Farmers are also moving towards using digital twins–virtual replicas of a farm that gather input from sensors and edge devices to predict and optimize things like crop rotation, water conservation, and irrigation practices. More and more we’ll see dashboard-driven agriculture increase yields and efficiencies. And modern farmers will need a different set of skills to match. With stints at Hitachi (digital twins), Ericsson (5G/IoT) and Microsoft (Cloud),  Rob Tiffany, founder of Sustainable Logix, epitomizes this new farming ethos.

The Trouble with the Cloud

High tech farming in the cloud is far from a silver bullet. Ruggedization, cost, lack of broadband, and ineffective business models are just a few of the obstacles.

Most farms are in rural areas, far from the cell towers they need for good broadband reception. Buying private towers or satellites, while an answer for some larger farms is prohibitively expensive for most. High speed connectivity is essential. The community is hoping for satellites to help solve the problem.

IoT devices are another expensive outlay on the farm. Vulnerable to weather and prone to failure, the devices experience frequent malfunctions need regular replacement. The question of how many devices a farm needs to monitor operations is open for debate. One device per acre? One device per apple tree? Too much information creates as many issues for farmers as not enough.

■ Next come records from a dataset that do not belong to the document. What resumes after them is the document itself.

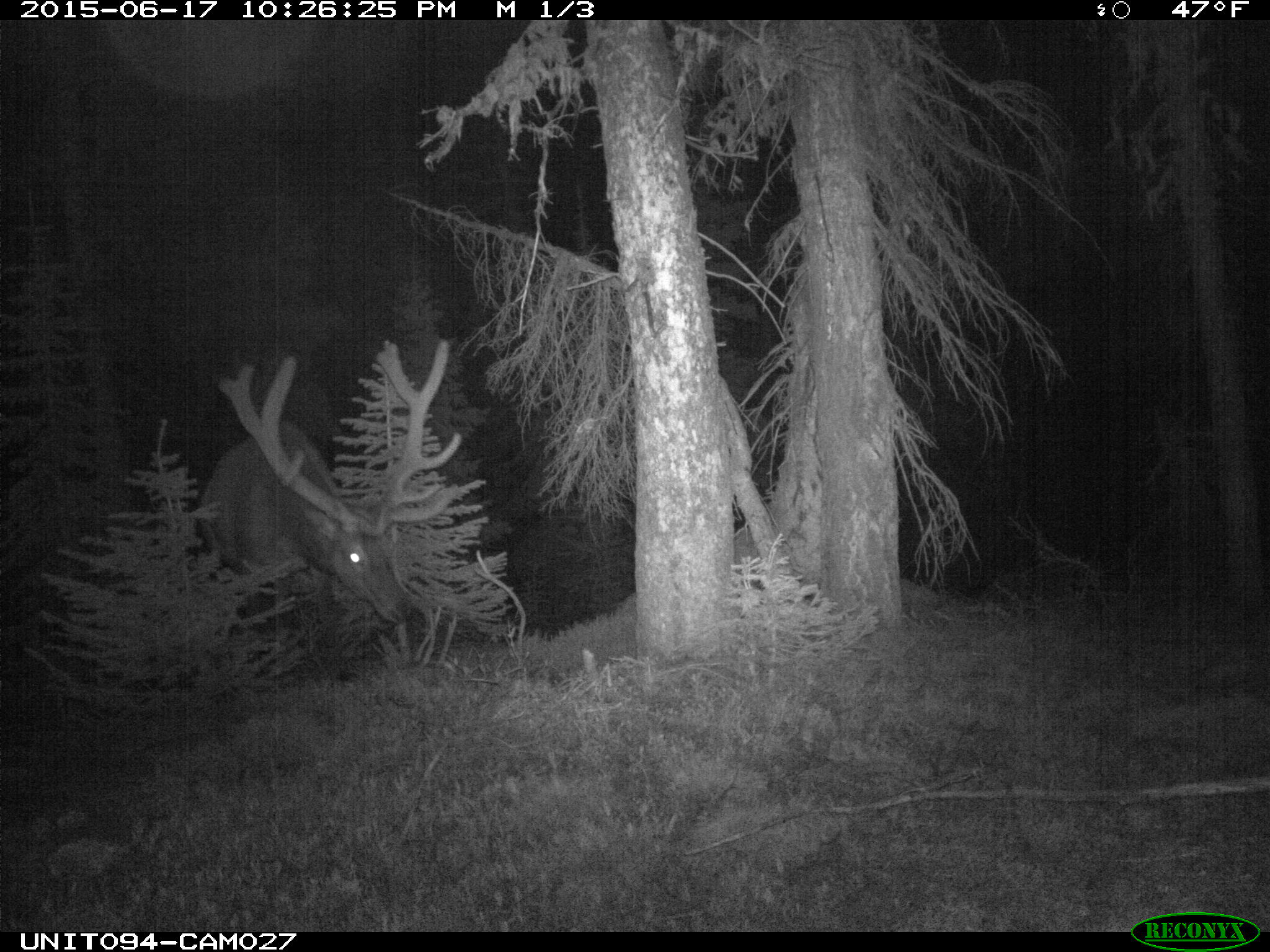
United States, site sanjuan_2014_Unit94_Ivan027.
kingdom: Animalia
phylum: Chordata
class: Mammalia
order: Artiodactyla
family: Cervidae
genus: Cervus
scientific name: Cervus elaphus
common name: red deer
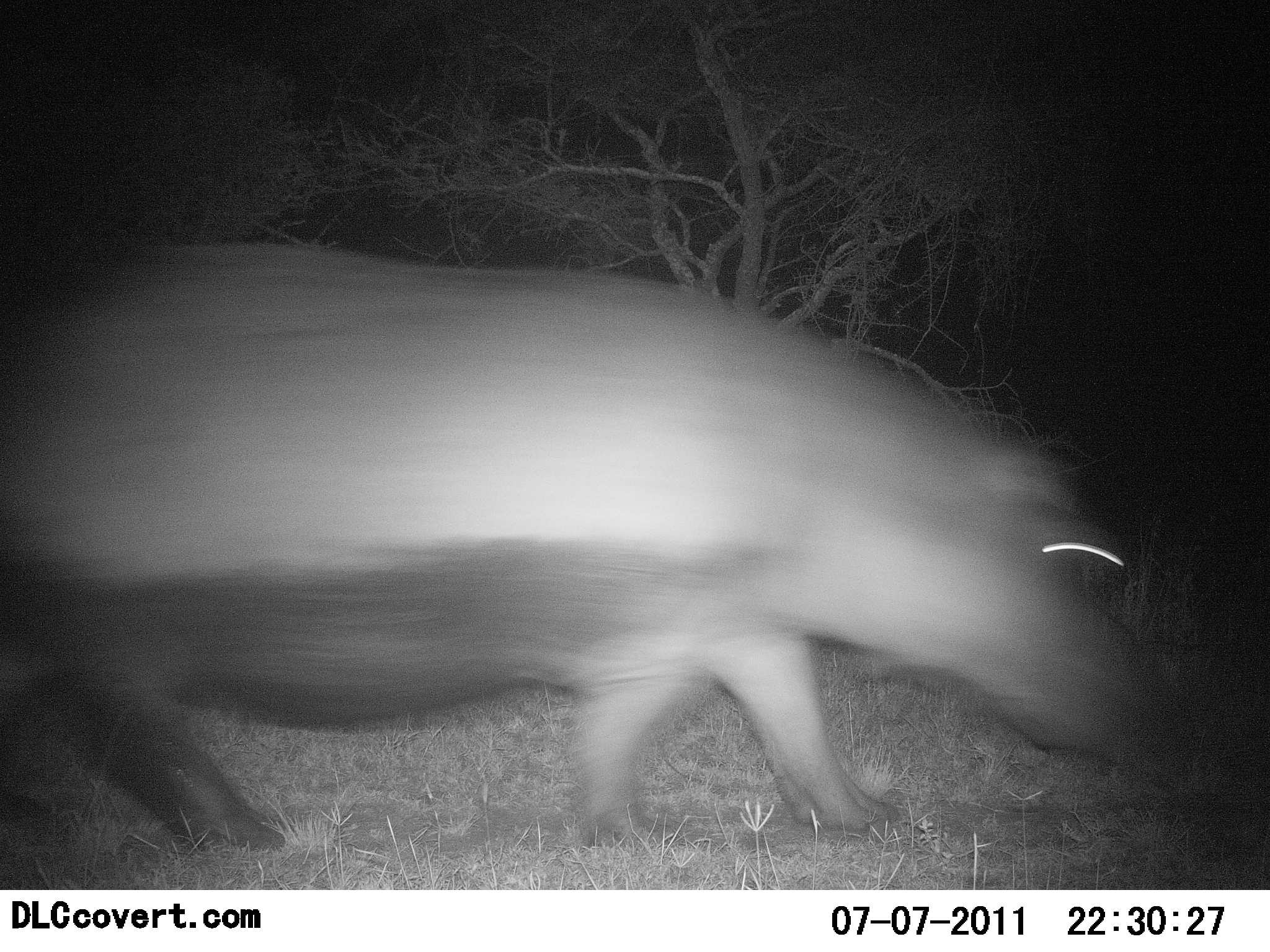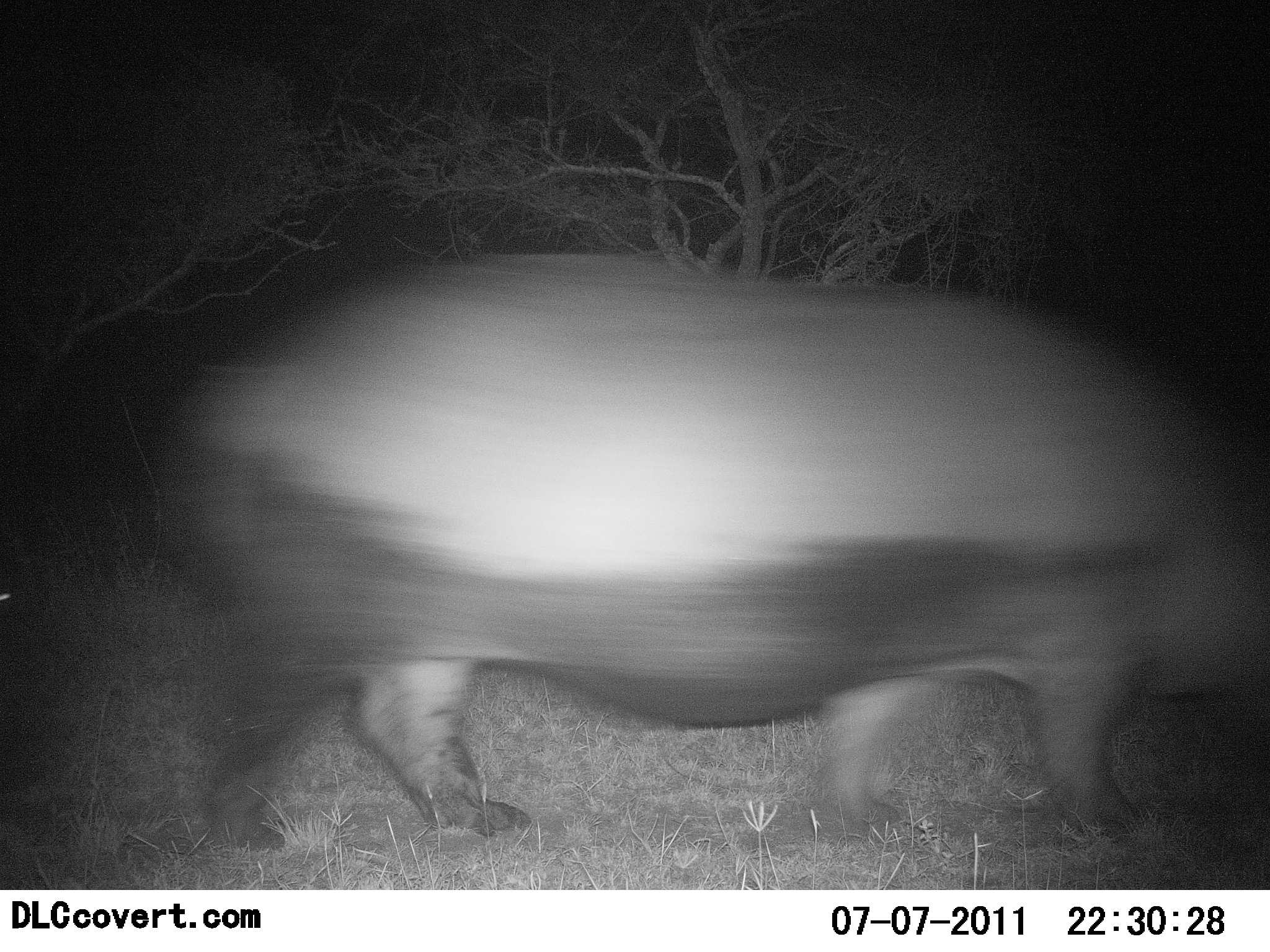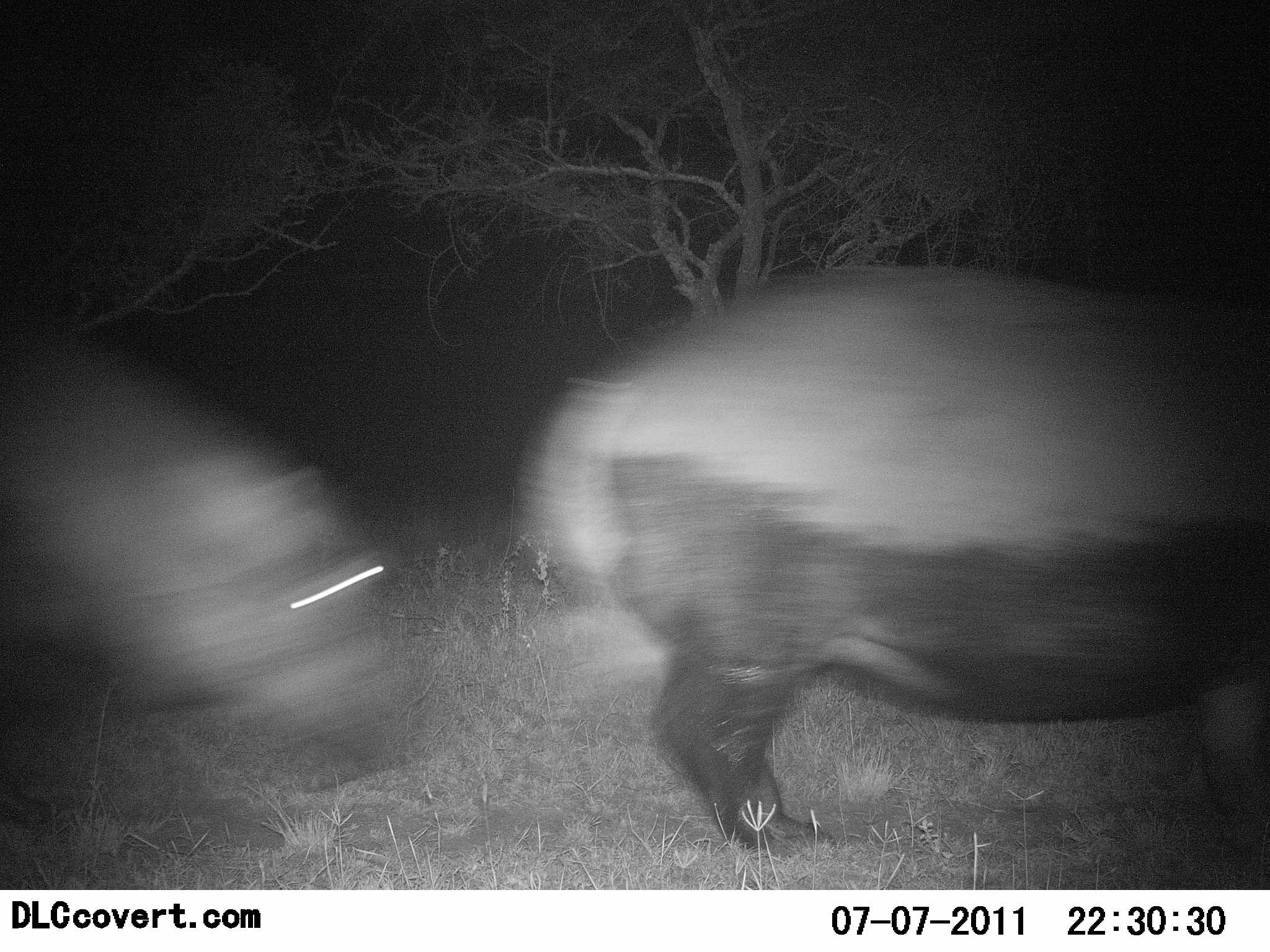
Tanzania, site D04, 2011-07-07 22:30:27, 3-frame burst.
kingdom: Animalia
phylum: Chordata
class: Mammalia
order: Artiodactyla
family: Hippopotamidae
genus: Hippopotamus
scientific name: Hippopotamus amphibius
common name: hippopotamus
Hippopotamus (Hippopotamus amphibius), count 2. Behavior (volunteer vote fractions): standing 0%, resting 0%, moving 100%, interacting 0%. Young present (vote fraction): 0%. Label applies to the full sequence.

Obsolescence is another issue, both in terms of expense and sustainability. When Farmer Joel bought a tractor that tractor was maintained and passed down from one generation to the next. “The high tech world is used to obsolescence after three of four years,” said McMcquire.

Image recognition is still inadequate. When, for example, a head of lettuce grows a green mold, it’s tough to know how many layers of mold it could have lying beneath. Intense sunshine distorts images and cloud cover can render satellite and drone images useless.

Connectivity between various devices and systems is another issue, with little agreement on the farming platform.

Climate Smart Crops

Sustainability and environmental preservation are increasingly top priorities for farmers. Vonnie Estes, President  of the International Fresh Produce Assocation is passionate about the emerging area of agriculture called Climate Smart Crops. She says three factors distinguish agriculture that’s more climate-smart:

  • Increased productivity and incomes. Farmers need to grow more, but also be able to earn more.
  • Enhanced resilience and the ability to more quickly respond to environment and climate changes,
  • Reduced emissions, mitigating the greenhouse effects.

Estes also sees a sharp increase in consumer awareness about where and how their products are farmed, and they are applying pressure on farmers to use forward-thinking techniques.

New business models are needed to ensure the cost of tech doesn’t put the onus on farmers to pick up the tabs. Universities need to start teaching high tech farming now. Family farm succession planning should include passing the farm along to someone who speaks tech. And if we’re to enjoy a future of stable food production, sustainable practices must be at the heart of all agricultural systems.